After a successful fourth quarter which saw 28 successful Viking horizontal oil wells drilled, Raging River continued its operational momentum into the first quarter of 2013. A total of 45 gross (38.3 net) horizontal Viking oil wells were drilled at a 100% success rate. 30 (25 net) of the 45 wells drilled have been on-stream for at least 30 days. The average oil rate of these wells was 55 bbls/d, equivalent to the average results of the 61 wells drilled by the Company in 2012.

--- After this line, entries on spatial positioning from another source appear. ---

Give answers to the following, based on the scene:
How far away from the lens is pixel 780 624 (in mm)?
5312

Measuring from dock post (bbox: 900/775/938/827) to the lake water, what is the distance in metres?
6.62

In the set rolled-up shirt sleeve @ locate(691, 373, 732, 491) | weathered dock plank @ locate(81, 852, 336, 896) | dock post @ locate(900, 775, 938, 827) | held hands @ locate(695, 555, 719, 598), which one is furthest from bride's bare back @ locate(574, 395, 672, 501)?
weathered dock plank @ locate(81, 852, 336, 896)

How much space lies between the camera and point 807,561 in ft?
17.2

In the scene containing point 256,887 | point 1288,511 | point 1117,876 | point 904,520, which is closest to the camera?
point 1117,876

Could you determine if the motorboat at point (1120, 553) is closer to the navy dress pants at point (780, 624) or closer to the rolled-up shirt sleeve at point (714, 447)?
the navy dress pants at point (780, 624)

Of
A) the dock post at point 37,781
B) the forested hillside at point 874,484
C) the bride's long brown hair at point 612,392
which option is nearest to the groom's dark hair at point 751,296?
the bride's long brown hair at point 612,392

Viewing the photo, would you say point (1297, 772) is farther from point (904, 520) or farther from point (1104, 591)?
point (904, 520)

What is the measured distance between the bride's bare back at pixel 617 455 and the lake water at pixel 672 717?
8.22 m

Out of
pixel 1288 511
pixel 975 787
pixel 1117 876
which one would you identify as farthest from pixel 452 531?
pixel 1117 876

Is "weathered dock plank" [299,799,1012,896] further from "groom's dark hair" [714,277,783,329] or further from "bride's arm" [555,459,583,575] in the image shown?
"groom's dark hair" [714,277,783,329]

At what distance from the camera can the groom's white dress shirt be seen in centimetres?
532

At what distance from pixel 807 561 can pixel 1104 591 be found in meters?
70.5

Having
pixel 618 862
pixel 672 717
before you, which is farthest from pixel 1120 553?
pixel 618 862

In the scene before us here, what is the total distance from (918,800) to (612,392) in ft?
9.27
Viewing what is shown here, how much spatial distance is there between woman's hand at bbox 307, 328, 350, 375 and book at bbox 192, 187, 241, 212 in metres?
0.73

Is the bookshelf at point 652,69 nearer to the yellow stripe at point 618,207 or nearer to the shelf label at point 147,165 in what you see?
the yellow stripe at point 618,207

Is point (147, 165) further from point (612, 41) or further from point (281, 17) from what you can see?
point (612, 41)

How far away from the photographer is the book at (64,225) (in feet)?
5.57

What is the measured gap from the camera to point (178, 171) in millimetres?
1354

Highlights of the drilling program are as follows:
-- The Company drilled 45 (38.3 net) Viking horizontal oil wells at 100% success rate. 18 previously undrilled sections were tested with successful wells.-- Beadle: The Company drilled six wells testing six new sections. These wells have been on production for 15-30 days at rates of 40-55 bbls/d exceeding the historical 30 bbl/d average. Management is very encouraged by the eight wells drilled since October 2012. Continued success could lead to further increases in our drilling inventory.-- Lucky Hills: The initial 2013 results continue the exceptional results of this area. The first 13 wells of 2013 have achieved 40 day production rates of 70 bbls/d of oil.-- Plato: 12 wells were placed on production in the first quarter with average 50 day production rates of 47 bbls/d of oil.-- Kerrobert: Raging River drilled 9 operated wells testing 5 previously undrilled sections. The first 7 wells of this program have achieved 30 day IP rates of 50 bbls/d of oil.